By Julia Moskin
On a February night in 2014, in the middle of a busy dinner at the famous Noma restaurant in Copenhagen, founding chef René Redzepi ordered the entire kitchen staff to follow him outside into the cold.
He was pushing a new sous-chef forward, a guy who had put on techno music—a genre Redzepi didn’t like—in the production kitchen. It was located off the restaurant floor and was where unpaid interns worked up to 16 hours a day, doing tasks like gathering herbs or cleaning pine cones to decorate Redzepi’s famous New Nordic dishes.
According to two chefs who were present, Redzepi repeatedly mocked the chef while about 40 employees, wearing short sleeves and aprons, formed a circle around the two men. It was not the first time they had been forced to participate in a public humiliation, they said.
Redzepi escalated the attack, hitting the employee in the ribs and shouting that no one would come back in until he said loudly – loud enough for everyone to hear – a humiliating statement. The colleague, out of breath, said what was required. Then everyone returned to the kitchen and continued working.
The event was never mentioned again.
Dozens of former employees described other violent punishments and said silence among staff was the norm after each incident.
“Going to work was like going to war,” said Alessia, now a chef in London, who was in the area that night and asked that her last name not be used for fear of reprisals. “You had to force yourself to be strong and not show fear.”
While Redzepi and the people who work with him today say the abuses are a thing of the past, former employees insist he was never truly held accountable.
Since 2004, Redzepi has been changing the rules of high-end gastronomy, preaching sustainable food and creating refined dishes that have earned Noma three Michelin stars and ranked first five times in the World's 50 Best Restaurants list. For transforming Denmark into a gastronomic destination, he was knighted by the Danish queen. In 2013, celebrity chef Anthony Bourdain called him "without a doubt, the most influential, provocative and important chef in the world."
At the height of his fame, in 2023, Redzepi announced that he would close Noma as a restaurant to focus on an empire of innovation: experimental cuisine, biotech collaborations, and global pop-ups that have become coveted destinations for wealthy clients from around the world.
But in recent weeks, Noma's upcoming pop-up in Los Angeles — a series of dinners priced at $1,500 per person starting March 11 — has sparked a public debate about Redzepi's past behavior.
Jason Ignacio White, the former head of Noma's fermentation lab, began posting on Instagram last month saying he had witnessed physical and psychological abuse during his three years at the organization. He also published other allegations from multiple former Noma employees; the posts have been viewed more than 14 million times.
The New York Times independently interviewed 35 former employees, who described a pattern of physical punishment by Redzepi. Between 2009 and 2017, they said, he would punch employees in the face, stab them with kitchen utensils and slam them into walls. They described ongoing trauma from layers of psychological abuse, including intimidation, body shaming and public humiliation.
According to them, Redzepi threatened to use his influence to blacklist them from restaurants around the world, to expel their families from the country or to fire their wives from jobs at other companies.
Many former employees said they had not spoken out before for fear of retaliation and because their experience working at Noma was a very valuable line on their resume.

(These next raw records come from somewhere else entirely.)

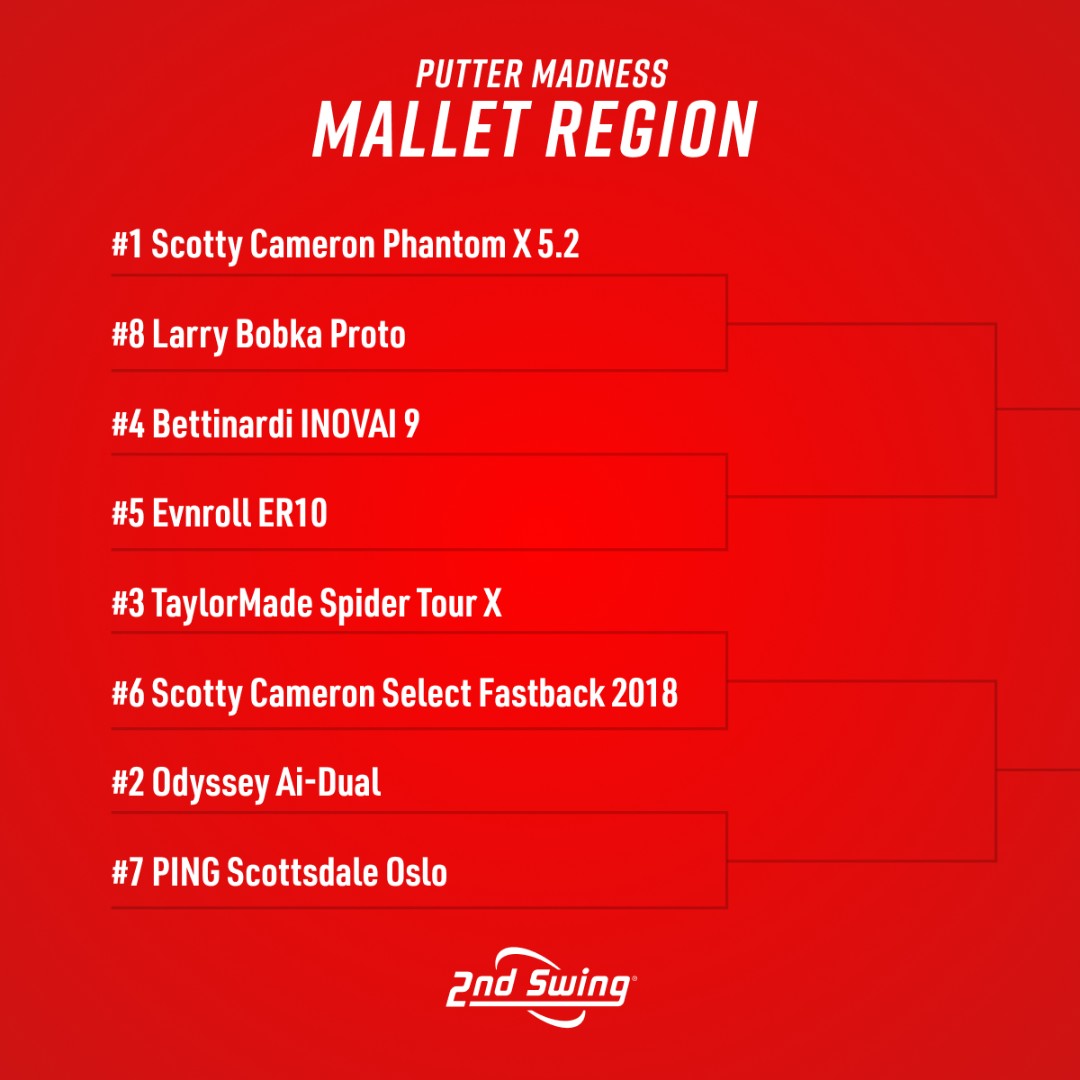 PUTTER MADNESS
MALLET REGION

#1 Scotty Cameron Phantom X 5.2

#8 Larry Bobka Proto

#4 Bettinardi INOVAI 9

#5 Evnroll ER10

#3 TaylorMade Spider Tour X

#6 Scotty Cameron Select Fastback 2018

#2 Odyssey Ai-Dual

#7 PING Scottsdale Oslo

2nd Swing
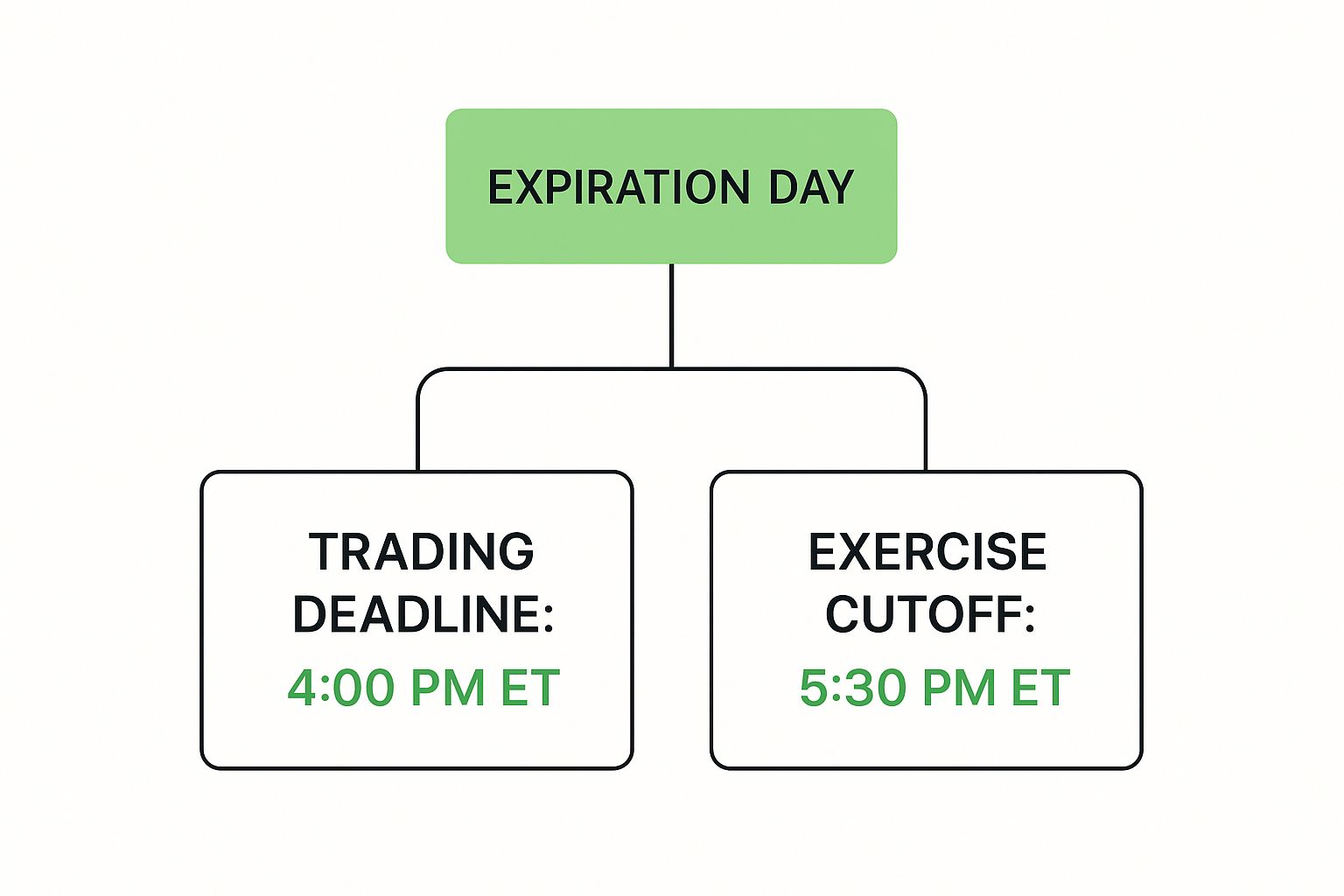 EXPIRATION DAY

TRADING DEADLINE:
4:00 PM ET

EXERCISE CUTOFF:
5:30 PM ET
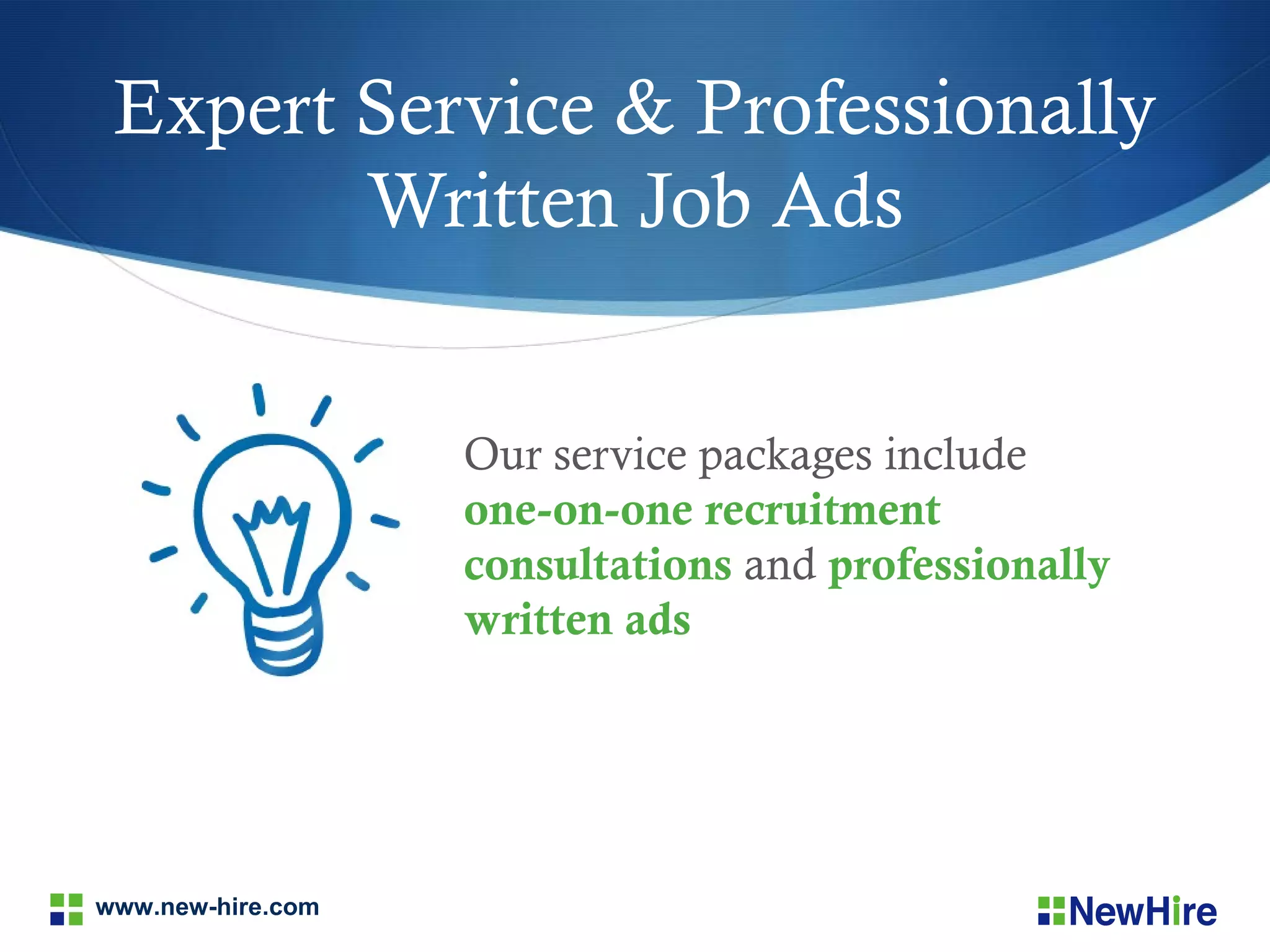 Expert Service & Professionally Written Job Ads

Our service packages include one-on-one recruitment consultations and professionally written ads

www.new-hire.com

NewHire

Since Redzepi was filmed shouting at chefs in the 2008 documentary “Noma at Boiling Point,” he has made several public apologies. In a 2015 essay, he admitted to being a “beast” who pushed and intimidated subordinates. In a 2022 interview with The Times of London, he expressed regret for the past, saying he “hadn’t hit anyone,” but that “he had probably bumped into people.”

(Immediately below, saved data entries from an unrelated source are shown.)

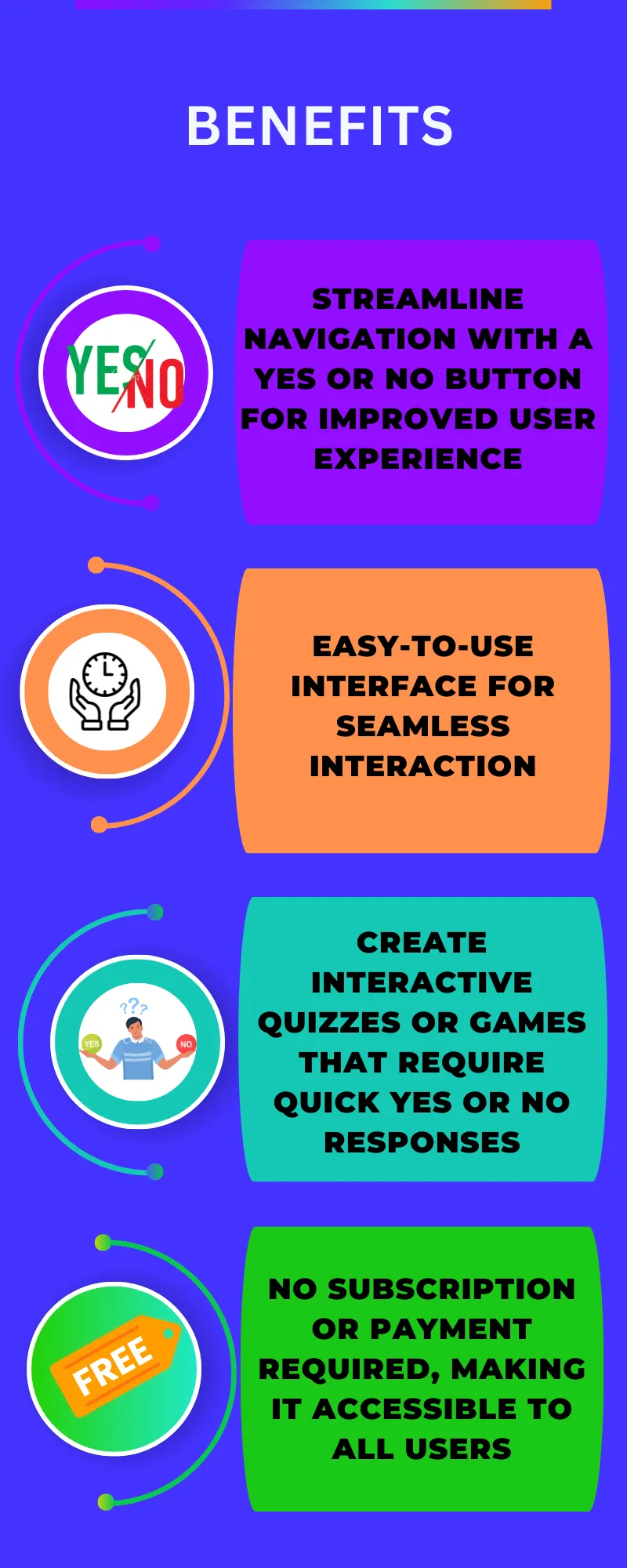 BENEFITS

YES NO

STREAMLINE NAVIGATION WITH A YES OR NO BUTTON FOR IMPROVED USER EXPERIENCE

EASY-TO-USE INTERFACE FOR SEAMLESS INTERACTION

??? YES NO

CREATE INTERACTIVE QUIZZES OR GAMES THAT REQUIRE QUICK YES OR NO RESPONSES

FREE

NO SUBSCRIPTION OR PAYMENT REQUIRED, MAKING IT ACCESSIBLE TO ALL USERS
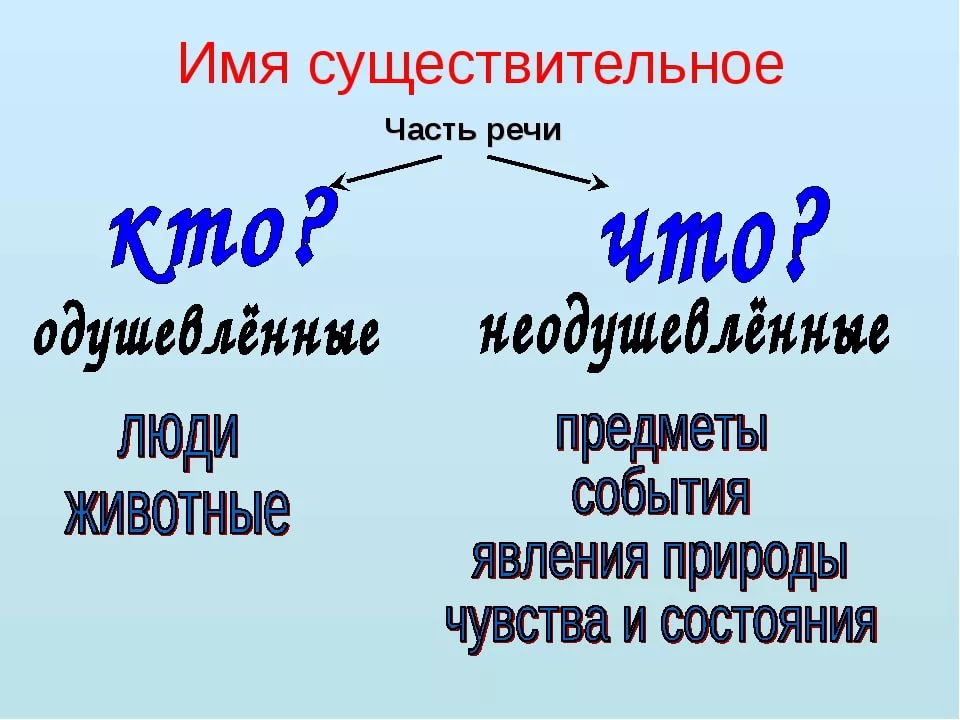 Имя существительное

Часть речи

кто?

одушевлённые

люди
животные

что?

неодушевлённые

предметы
события
явления природы
чувства и состояния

In a statement to The New York Times on Friday, he said:
“While I don’t know all the details of these stories, I can see enough of my past behavior reflected in them to understand that my actions have been harmful to the people who have worked with me. For those who have suffered under my leadership, my misjudgment, or my anger, I am deeply sorry and have worked to change.”
He added that he has not been running the daily kitchen service for years and that he has been in therapy to find better ways to manage his anger.
Many former employees said that working at Noma, while difficult, was worthwhile because of the way Redzepi had opened up gastronomy to practices like foraging and fermentation.
“We would go outside to study wild plants and then work in the lab to learn about koji,” said Julian Fortu, an intern in 2015. Like many others, he said that after Noma, doors opened for him that otherwise would never have opened.
Restaurant kitchens have long been very tough workplaces, as reflected in series and films such as "The Bear" and "The Menu," and many bosses have admitted to bullying employees.
But former Noma employees say Redzepi has never fully acknowledged the extent of the violence they say he perpetrated for years.
According to some of them, that's precisely why they're speaking out now. Noma's pop-up in Los Angeles and the high price it's asking are, they say, a reminder that his empire was built on their work and pain.